BEGIN Provided data

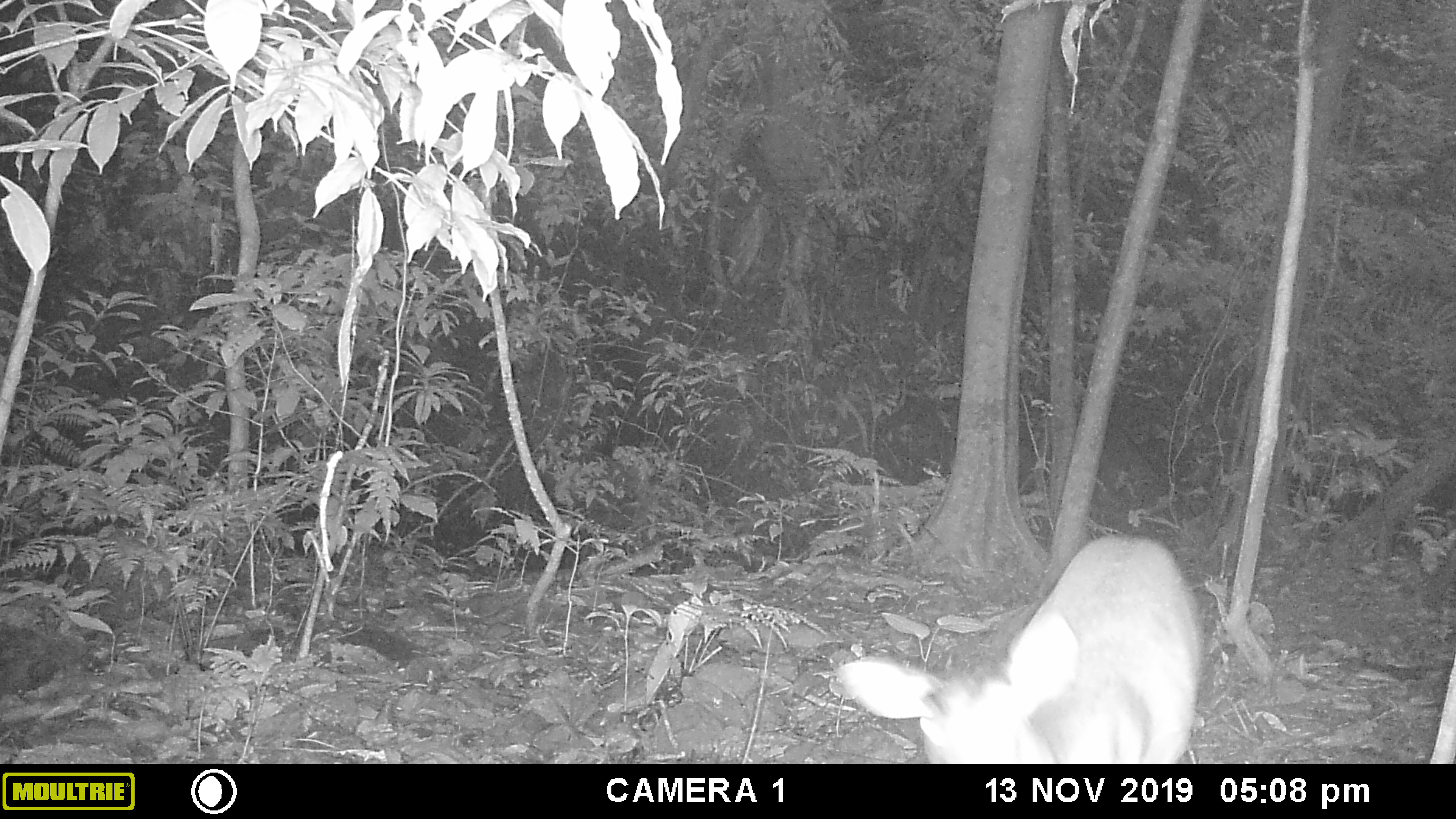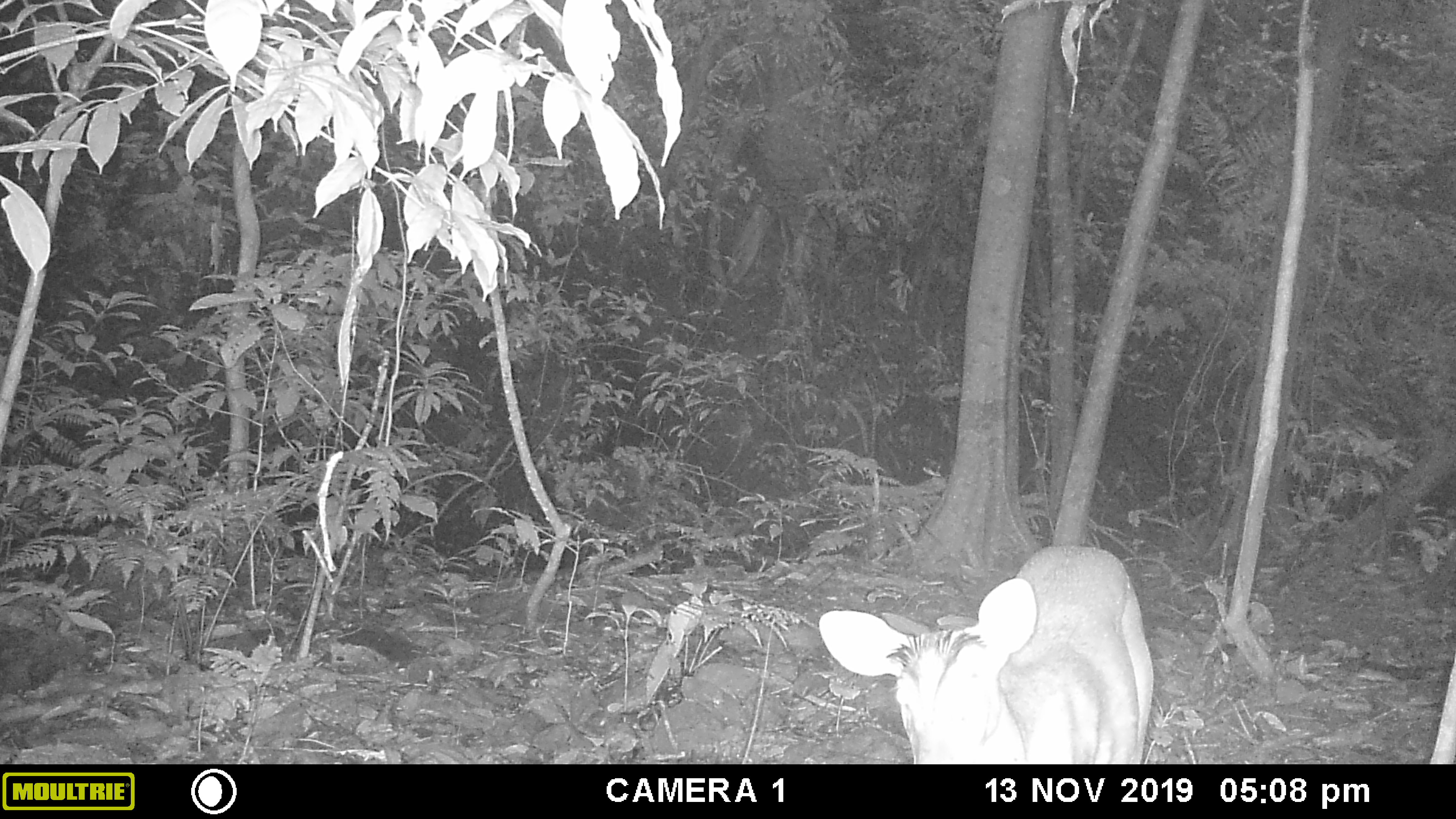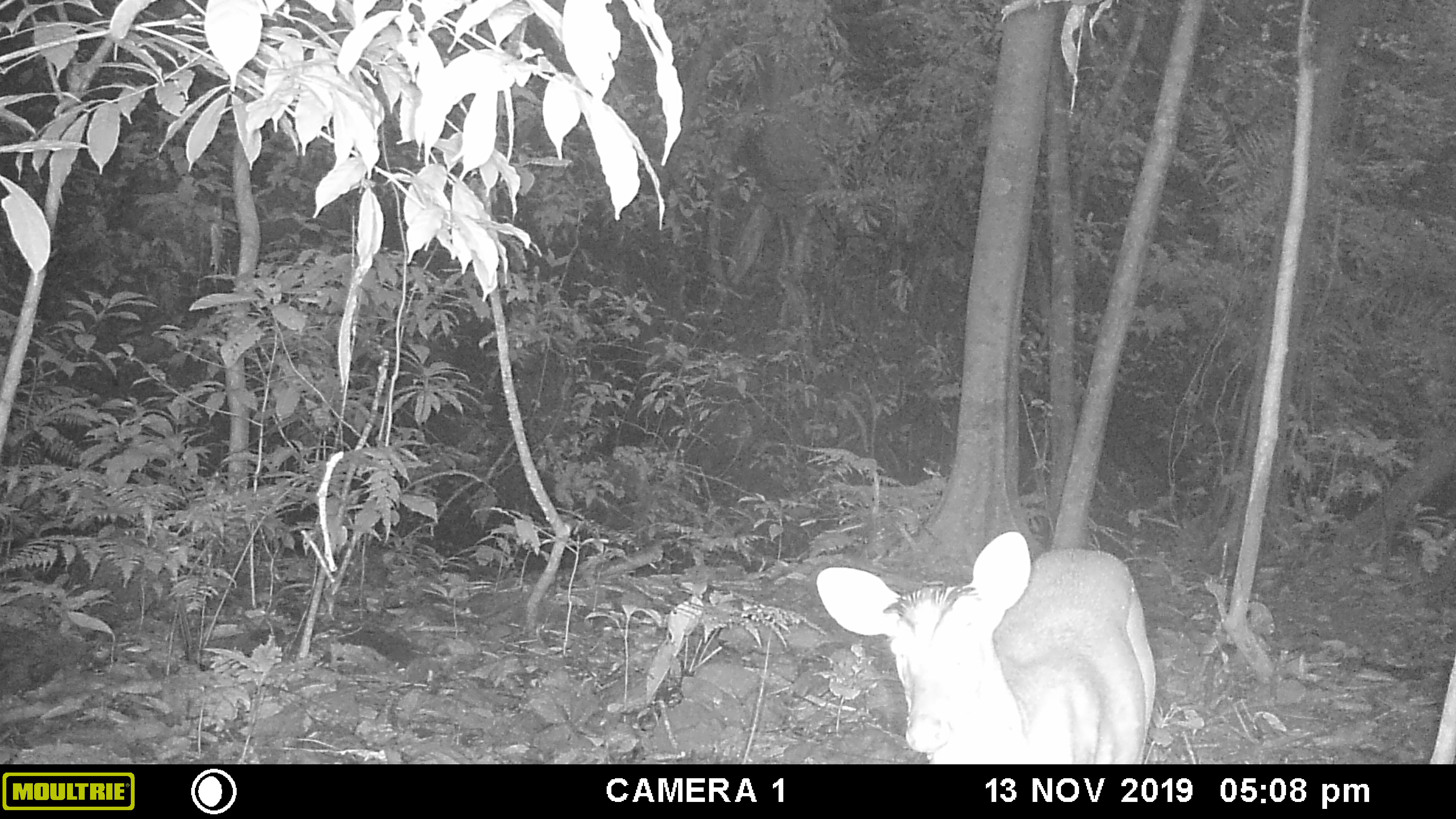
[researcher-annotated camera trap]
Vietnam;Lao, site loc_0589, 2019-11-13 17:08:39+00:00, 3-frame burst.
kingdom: Animalia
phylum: Chordata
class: Mammalia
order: Artiodactyla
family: Cervidae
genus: Muntiacus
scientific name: Muntiacus muntjak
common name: red muntjac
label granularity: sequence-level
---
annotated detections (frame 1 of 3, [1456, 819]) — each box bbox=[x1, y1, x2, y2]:
red muntjac: bbox=[835, 530, 1207, 763]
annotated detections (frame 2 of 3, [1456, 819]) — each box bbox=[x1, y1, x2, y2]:
red muntjac: bbox=[816, 543, 1153, 765]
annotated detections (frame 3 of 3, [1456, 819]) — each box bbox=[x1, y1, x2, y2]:
red muntjac: bbox=[813, 530, 1153, 765]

END Provided data

Task → The output consists solely of the lines from the line that contains "annotated detections (frame 2" through the final line of the data.

Exercise answer →
annotated detections (frame 2 of 3, [1456, 819]) — each box bbox=[x1, y1, x2, y2]:
red muntjac: bbox=[816, 543, 1153, 765]
annotated detections (frame 3 of 3, [1456, 819]) — each box bbox=[x1, y1, x2, y2]:
red muntjac: bbox=[813, 530, 1153, 765]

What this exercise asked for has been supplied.